Society of Authors Webinar – How to Create a Sustainable Book
Touching on the ethics and economics of producing a truly ethical book, the discussion explored whether recent industry developments are making this possible in reality.
Mark Cropper, a sixth-generation paper-maker, environmentalist and renewable energy entrepreneur is the current chairman of James Cropper, makers of advanced materials and specialist papers in the English Lake District. Mark is dedicated to making places better and more resilient in holistic ways.
This year Mark has commenced the UK’s largest wildflower meadow restoration project and is creating large areas of wood pasture and orchards around Burneside.
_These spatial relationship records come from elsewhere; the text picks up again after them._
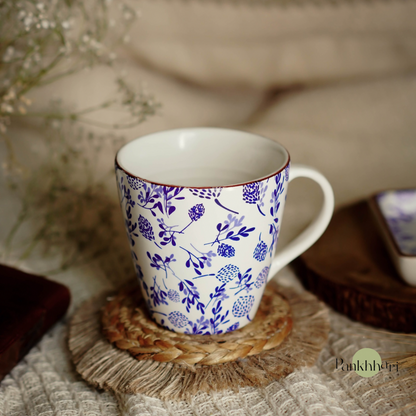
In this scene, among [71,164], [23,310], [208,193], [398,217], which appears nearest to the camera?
[208,193]

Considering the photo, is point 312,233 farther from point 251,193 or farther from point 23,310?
point 23,310

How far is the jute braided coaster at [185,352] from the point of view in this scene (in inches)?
19.3

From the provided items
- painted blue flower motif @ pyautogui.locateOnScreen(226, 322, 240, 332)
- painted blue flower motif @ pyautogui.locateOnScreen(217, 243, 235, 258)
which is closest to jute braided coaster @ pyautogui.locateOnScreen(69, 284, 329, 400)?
painted blue flower motif @ pyautogui.locateOnScreen(226, 322, 240, 332)

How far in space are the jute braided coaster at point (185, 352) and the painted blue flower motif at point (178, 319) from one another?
13 millimetres

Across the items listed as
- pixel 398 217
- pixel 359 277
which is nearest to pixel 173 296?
pixel 359 277

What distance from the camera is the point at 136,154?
0.54 m

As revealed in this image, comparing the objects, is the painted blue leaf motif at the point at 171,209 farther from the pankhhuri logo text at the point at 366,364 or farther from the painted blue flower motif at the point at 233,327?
the pankhhuri logo text at the point at 366,364

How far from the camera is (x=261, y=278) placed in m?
0.53

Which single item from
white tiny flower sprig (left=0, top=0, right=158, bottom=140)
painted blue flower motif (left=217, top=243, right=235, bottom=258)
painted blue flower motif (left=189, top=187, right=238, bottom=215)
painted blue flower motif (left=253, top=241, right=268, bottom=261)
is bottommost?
painted blue flower motif (left=253, top=241, right=268, bottom=261)

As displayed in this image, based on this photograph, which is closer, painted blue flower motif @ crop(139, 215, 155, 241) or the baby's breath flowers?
painted blue flower motif @ crop(139, 215, 155, 241)

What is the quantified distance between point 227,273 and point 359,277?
0.24 m

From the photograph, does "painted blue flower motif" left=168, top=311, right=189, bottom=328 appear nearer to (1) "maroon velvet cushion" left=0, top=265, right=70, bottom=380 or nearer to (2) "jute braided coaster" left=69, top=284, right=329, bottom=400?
(2) "jute braided coaster" left=69, top=284, right=329, bottom=400

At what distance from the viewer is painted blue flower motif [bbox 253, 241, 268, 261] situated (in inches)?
19.2

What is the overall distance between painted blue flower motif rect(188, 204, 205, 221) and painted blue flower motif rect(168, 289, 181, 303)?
0.10 meters
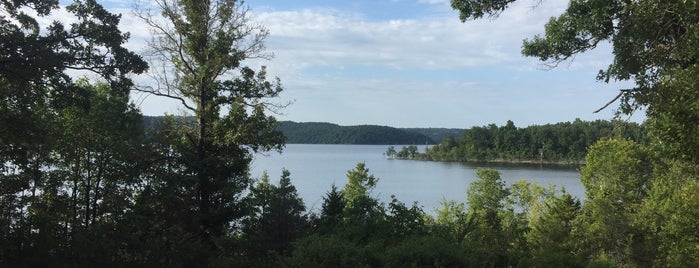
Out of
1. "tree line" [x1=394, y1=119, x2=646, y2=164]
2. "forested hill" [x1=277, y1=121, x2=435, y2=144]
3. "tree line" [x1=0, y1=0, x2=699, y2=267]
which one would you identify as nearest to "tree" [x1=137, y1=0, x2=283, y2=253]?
"tree line" [x1=0, y1=0, x2=699, y2=267]

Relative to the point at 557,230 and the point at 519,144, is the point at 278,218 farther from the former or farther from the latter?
the point at 519,144

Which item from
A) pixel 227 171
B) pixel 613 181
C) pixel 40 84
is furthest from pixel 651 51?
pixel 613 181

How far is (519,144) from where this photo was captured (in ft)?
408

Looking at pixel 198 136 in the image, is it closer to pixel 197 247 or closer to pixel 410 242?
pixel 197 247

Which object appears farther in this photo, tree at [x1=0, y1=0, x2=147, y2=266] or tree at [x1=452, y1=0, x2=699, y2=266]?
tree at [x1=0, y1=0, x2=147, y2=266]

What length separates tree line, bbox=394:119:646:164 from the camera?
107m

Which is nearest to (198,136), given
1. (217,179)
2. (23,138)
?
(217,179)

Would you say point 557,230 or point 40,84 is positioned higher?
point 40,84

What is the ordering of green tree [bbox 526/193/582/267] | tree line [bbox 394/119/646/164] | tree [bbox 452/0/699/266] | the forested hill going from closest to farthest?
tree [bbox 452/0/699/266]
green tree [bbox 526/193/582/267]
tree line [bbox 394/119/646/164]
the forested hill

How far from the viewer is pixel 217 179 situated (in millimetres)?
15688

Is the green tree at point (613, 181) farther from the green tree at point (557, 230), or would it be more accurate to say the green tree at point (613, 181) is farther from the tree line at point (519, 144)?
the tree line at point (519, 144)

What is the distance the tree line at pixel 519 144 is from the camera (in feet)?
352

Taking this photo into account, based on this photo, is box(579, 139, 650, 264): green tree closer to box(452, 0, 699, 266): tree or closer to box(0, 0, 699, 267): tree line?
box(0, 0, 699, 267): tree line

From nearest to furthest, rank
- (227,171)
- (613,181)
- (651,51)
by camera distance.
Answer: (651,51)
(227,171)
(613,181)
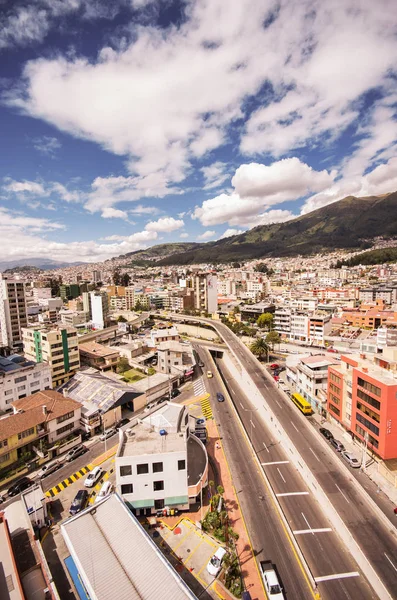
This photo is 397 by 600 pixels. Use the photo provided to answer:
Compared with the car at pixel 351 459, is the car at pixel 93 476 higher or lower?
higher

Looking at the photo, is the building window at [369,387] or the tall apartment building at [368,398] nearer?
the tall apartment building at [368,398]

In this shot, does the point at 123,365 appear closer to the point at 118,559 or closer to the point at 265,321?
the point at 118,559

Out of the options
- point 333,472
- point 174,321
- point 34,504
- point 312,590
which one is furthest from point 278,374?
point 174,321

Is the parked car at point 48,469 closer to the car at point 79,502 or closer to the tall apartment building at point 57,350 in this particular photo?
the car at point 79,502

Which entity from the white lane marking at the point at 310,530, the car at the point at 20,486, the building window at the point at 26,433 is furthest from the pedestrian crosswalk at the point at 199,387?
the white lane marking at the point at 310,530

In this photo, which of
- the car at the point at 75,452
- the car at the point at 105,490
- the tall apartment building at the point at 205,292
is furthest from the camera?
the tall apartment building at the point at 205,292

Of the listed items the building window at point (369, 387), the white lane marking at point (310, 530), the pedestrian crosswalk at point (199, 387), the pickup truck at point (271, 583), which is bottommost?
the white lane marking at point (310, 530)

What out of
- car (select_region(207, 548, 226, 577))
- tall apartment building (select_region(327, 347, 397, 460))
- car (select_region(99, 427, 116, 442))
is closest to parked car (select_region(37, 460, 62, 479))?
car (select_region(99, 427, 116, 442))
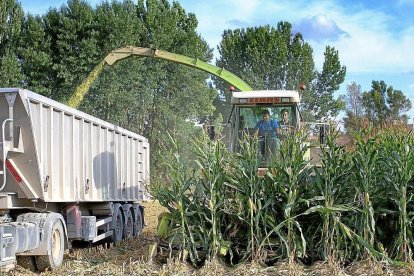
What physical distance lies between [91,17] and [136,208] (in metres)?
17.4

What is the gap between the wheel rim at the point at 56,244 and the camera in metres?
9.77

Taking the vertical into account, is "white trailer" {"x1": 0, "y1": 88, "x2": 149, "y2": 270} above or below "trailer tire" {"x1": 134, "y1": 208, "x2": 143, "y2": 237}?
above

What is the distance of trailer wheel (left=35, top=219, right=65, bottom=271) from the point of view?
9336 mm

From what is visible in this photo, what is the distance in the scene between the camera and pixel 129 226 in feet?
50.6

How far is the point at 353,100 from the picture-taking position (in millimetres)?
51656

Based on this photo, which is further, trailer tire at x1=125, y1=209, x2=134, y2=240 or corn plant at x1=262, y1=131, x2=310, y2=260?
trailer tire at x1=125, y1=209, x2=134, y2=240

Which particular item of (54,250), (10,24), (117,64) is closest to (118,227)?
(54,250)

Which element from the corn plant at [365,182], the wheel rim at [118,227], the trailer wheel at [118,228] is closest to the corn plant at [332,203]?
the corn plant at [365,182]

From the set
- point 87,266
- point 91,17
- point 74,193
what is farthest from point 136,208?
point 91,17

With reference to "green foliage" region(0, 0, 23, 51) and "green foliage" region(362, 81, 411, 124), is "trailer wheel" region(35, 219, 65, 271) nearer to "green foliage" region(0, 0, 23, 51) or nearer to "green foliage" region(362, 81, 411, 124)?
"green foliage" region(0, 0, 23, 51)

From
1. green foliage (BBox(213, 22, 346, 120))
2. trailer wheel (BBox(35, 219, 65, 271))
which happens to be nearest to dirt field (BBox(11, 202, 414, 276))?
trailer wheel (BBox(35, 219, 65, 271))

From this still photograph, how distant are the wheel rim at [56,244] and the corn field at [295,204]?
6.12 feet

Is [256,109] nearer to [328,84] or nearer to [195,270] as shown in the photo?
[195,270]

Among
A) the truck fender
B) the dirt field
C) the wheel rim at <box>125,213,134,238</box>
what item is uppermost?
the truck fender
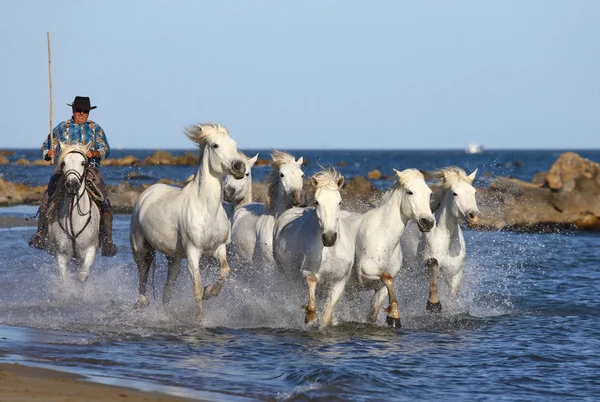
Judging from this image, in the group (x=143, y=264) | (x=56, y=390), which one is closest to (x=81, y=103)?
(x=143, y=264)

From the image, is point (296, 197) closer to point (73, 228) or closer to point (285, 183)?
point (285, 183)

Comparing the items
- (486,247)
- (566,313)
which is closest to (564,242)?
(486,247)

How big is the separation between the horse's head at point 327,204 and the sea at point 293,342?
118 centimetres

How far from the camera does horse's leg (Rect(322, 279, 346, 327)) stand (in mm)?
10391

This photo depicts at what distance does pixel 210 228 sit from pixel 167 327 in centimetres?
123

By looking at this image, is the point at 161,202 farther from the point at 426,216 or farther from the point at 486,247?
the point at 486,247

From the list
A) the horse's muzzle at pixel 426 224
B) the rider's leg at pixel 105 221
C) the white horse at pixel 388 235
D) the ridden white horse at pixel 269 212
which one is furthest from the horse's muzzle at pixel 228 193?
the horse's muzzle at pixel 426 224

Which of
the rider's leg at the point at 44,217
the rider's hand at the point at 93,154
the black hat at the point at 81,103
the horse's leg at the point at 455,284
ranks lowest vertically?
the horse's leg at the point at 455,284

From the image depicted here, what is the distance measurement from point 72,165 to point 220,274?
8.57 ft

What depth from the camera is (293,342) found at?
10172mm

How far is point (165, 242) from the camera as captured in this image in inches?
443

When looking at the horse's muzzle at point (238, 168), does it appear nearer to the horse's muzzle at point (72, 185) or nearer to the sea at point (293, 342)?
the sea at point (293, 342)

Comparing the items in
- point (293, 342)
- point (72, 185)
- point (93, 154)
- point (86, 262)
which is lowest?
point (293, 342)

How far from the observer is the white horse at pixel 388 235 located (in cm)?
1059
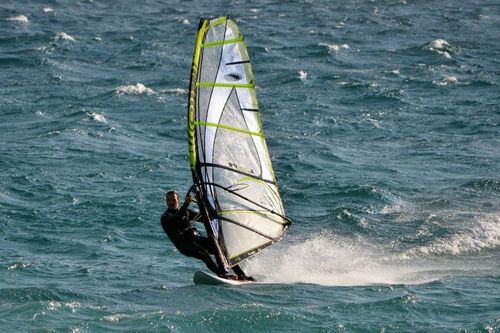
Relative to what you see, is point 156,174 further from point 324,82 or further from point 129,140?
point 324,82

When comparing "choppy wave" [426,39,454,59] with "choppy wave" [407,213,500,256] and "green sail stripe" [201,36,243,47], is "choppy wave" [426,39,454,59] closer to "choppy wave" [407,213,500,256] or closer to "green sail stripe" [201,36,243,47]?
"choppy wave" [407,213,500,256]

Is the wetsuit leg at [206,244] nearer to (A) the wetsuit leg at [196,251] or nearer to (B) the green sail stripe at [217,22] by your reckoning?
(A) the wetsuit leg at [196,251]

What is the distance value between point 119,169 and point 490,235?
8069mm

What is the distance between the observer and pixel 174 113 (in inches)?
1025

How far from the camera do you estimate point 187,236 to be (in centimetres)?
1292

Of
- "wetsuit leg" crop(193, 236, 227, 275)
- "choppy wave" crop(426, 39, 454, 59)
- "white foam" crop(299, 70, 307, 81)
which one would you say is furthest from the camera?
"choppy wave" crop(426, 39, 454, 59)

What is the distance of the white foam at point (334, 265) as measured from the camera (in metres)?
13.8

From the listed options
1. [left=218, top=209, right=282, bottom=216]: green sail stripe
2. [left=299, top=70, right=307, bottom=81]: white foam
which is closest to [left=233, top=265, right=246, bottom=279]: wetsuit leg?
[left=218, top=209, right=282, bottom=216]: green sail stripe

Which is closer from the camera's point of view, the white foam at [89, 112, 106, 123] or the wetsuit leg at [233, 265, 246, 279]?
the wetsuit leg at [233, 265, 246, 279]

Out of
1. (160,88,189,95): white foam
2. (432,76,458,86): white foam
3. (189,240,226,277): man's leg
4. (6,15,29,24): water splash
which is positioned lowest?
(432,76,458,86): white foam

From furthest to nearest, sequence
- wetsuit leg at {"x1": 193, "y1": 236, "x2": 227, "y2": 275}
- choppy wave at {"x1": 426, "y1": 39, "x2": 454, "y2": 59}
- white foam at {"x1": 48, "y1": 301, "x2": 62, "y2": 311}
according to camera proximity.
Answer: choppy wave at {"x1": 426, "y1": 39, "x2": 454, "y2": 59} < wetsuit leg at {"x1": 193, "y1": 236, "x2": 227, "y2": 275} < white foam at {"x1": 48, "y1": 301, "x2": 62, "y2": 311}

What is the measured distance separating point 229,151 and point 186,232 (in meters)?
1.16

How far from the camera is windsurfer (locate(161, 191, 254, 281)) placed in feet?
41.8

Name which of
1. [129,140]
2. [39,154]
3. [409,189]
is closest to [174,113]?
[129,140]
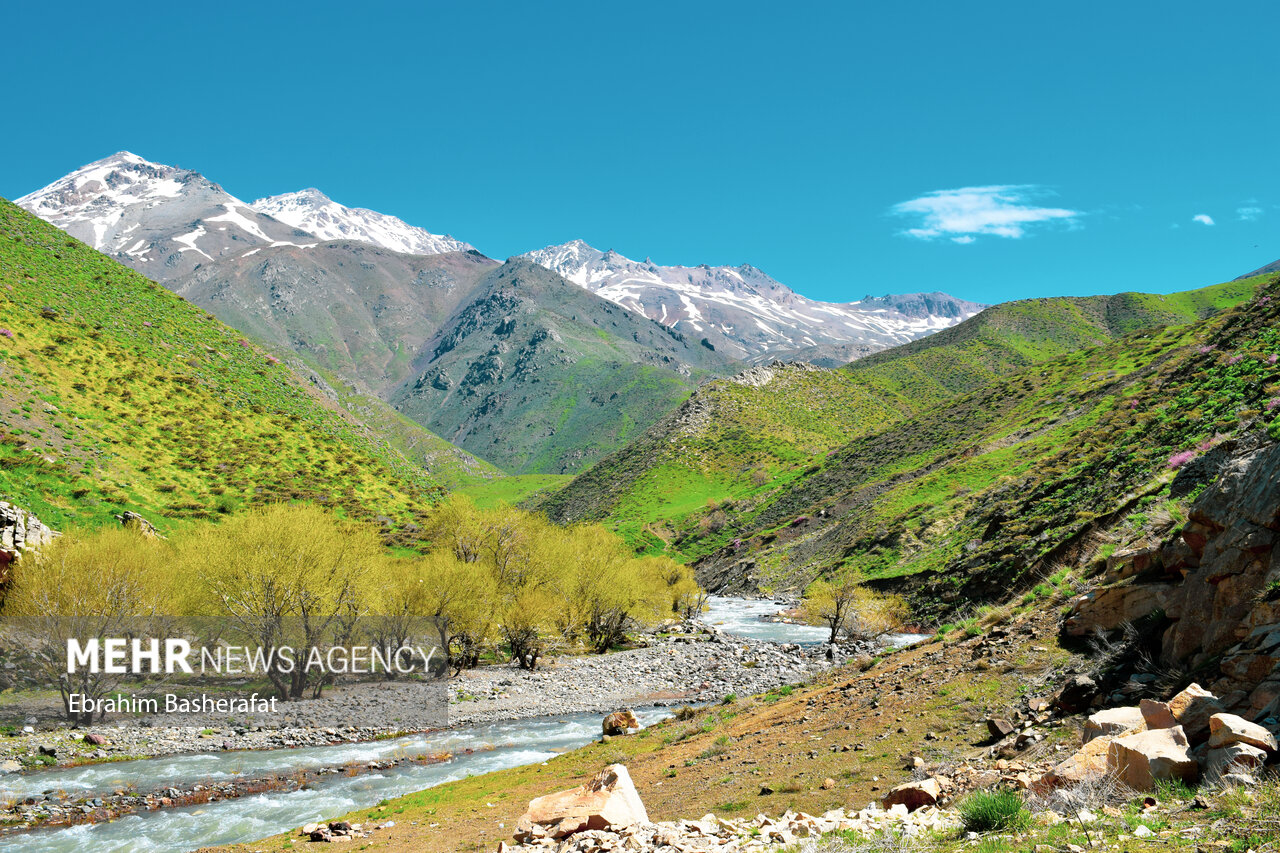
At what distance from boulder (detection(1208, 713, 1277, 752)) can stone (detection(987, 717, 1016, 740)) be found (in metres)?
6.33

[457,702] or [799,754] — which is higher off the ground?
[799,754]

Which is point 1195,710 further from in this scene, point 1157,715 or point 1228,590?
point 1228,590

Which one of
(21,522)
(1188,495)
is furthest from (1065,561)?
(21,522)

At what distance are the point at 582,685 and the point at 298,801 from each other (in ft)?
76.5

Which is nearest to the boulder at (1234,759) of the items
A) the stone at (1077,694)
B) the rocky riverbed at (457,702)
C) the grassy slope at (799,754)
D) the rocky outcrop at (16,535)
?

Another initiative on its way is the Paper Foundation (www.paper.foundation), a new home for handmade paper and book arts.
A passionate advocate for paper, Mark put forward that premise that paper is truly the last luxury. That people and society need to value paper more, and going forward somehow we have to make more out of less.
The potential is there to be able to produce sustainable books, the industry is on a journey and will continue to make strides towards this goal.
Meet The Panel
Piers Torday, a children’s writer and playwright, chaired the discussion. Piers is co-founder of the Paul Torday Memorial Prize and Chair of the Society of Authors (SOA) Sustainability Working Group.
Piers discussed how the UK publishing industry are making big changes, and that the SOA is currently preparing an educational and awareness campaign for authors and readers. He emphasised that an ethical approach to publishing will be all about a whole shift in mind-set.
Piers concluded the debate with a call to authors to keep inspiring one another and to keep asking those difficult questions of the industry, as that is how change will come about.
Daphne Astor is a regenerative farmer and founding editor of Hazel Press, an independent publisher with a focus on the environment and the realities of climate change. Hazel Press prints short runs of books in the UK, with local and regional pioneering environmental printers, using 100% recycled paper and vegetable-based inks.
Daphne has found it hard to produce books in a sustainable way. On her journey into ethical publishing she has noted that there is always compromise. At every single turn there is an ethical challenge in the way books are produced, delivered and enjoyed.
A lot rests on us all being positive activists, and Daphne urges readers to look on the imprint page to see how a book has been made.